To do
Please copy each of the following records verbatim, keeping every line in its original order.
===
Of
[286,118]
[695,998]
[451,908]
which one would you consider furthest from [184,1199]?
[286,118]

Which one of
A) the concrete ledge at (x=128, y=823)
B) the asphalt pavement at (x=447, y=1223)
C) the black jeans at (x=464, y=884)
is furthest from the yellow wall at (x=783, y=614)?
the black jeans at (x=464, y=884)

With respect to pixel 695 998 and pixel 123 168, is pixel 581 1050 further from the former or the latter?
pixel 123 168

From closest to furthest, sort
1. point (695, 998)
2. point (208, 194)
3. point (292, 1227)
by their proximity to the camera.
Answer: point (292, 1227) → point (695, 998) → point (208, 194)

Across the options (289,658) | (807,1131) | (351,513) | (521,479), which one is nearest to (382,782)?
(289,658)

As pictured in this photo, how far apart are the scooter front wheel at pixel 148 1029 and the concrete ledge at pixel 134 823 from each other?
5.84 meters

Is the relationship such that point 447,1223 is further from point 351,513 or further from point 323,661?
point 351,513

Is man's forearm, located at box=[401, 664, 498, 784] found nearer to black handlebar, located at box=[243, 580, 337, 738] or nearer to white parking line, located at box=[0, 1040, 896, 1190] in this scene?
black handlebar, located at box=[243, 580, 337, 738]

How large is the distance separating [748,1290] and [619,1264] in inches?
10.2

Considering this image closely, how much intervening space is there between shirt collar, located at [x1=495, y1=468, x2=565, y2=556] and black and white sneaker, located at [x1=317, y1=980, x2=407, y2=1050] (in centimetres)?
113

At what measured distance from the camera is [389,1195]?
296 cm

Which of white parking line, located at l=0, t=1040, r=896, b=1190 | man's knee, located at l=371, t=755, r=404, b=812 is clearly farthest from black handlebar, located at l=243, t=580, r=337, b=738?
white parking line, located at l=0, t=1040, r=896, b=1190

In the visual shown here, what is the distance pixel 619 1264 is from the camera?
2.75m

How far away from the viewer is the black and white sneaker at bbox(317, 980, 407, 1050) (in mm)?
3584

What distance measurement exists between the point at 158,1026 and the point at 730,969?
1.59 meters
===
Written answer
Of
[286,118]
[695,998]
[451,908]
which one would you consider furthest from [184,1199]?
[286,118]

Which one of
A) the concrete ledge at (x=128, y=823)
B) the asphalt pavement at (x=447, y=1223)
C) the black jeans at (x=464, y=884)
is furthest from the yellow wall at (x=783, y=614)?
the black jeans at (x=464, y=884)

With respect to pixel 695 998 and pixel 123 168, is pixel 581 1050 further from the former or the latter?
pixel 123 168

From closest to furthest, sort
1. point (695, 998)
2. point (208, 194)
3. point (292, 1227)
by their proximity to the camera.
Answer: point (292, 1227) → point (695, 998) → point (208, 194)

Across the options (289,658) | (807,1131) | (351,513) | (521,479), which one is nearest to (382,782)?
(289,658)

As pictured in this photo, how far apart are the scooter front wheel at pixel 148 1029 and the concrete ledge at pixel 134 823 from each other?
5.84 meters

Is the relationship such that point 447,1223 is further from point 351,513 or further from point 323,661?
point 351,513

Is man's forearm, located at box=[401, 664, 498, 784] found nearer to black handlebar, located at box=[243, 580, 337, 738] or nearer to white parking line, located at box=[0, 1040, 896, 1190] in this scene?
black handlebar, located at box=[243, 580, 337, 738]

How large is the distance separating [748,1290] and [619,1264] in inches?
10.2

Considering this image closely, how much intervening space is there between shirt collar, located at [x1=495, y1=468, x2=565, y2=556] and black and white sneaker, located at [x1=317, y1=980, x2=407, y2=1050] (in centimetres)?
113

At what measured distance from the camera is [389,1195]?
296 cm

Which of white parking line, located at l=0, t=1040, r=896, b=1190 | man's knee, located at l=371, t=755, r=404, b=812 is clearly farthest from black handlebar, located at l=243, t=580, r=337, b=738?
white parking line, located at l=0, t=1040, r=896, b=1190

In the visual shown here, what is the distance pixel 619 1264 is from the camera?
2.75m

How far away from the viewer is the black and white sneaker at bbox(317, 980, 407, 1050) (in mm)?
3584

What distance measurement exists between the point at 158,1026 and the point at 730,969?
1.59 meters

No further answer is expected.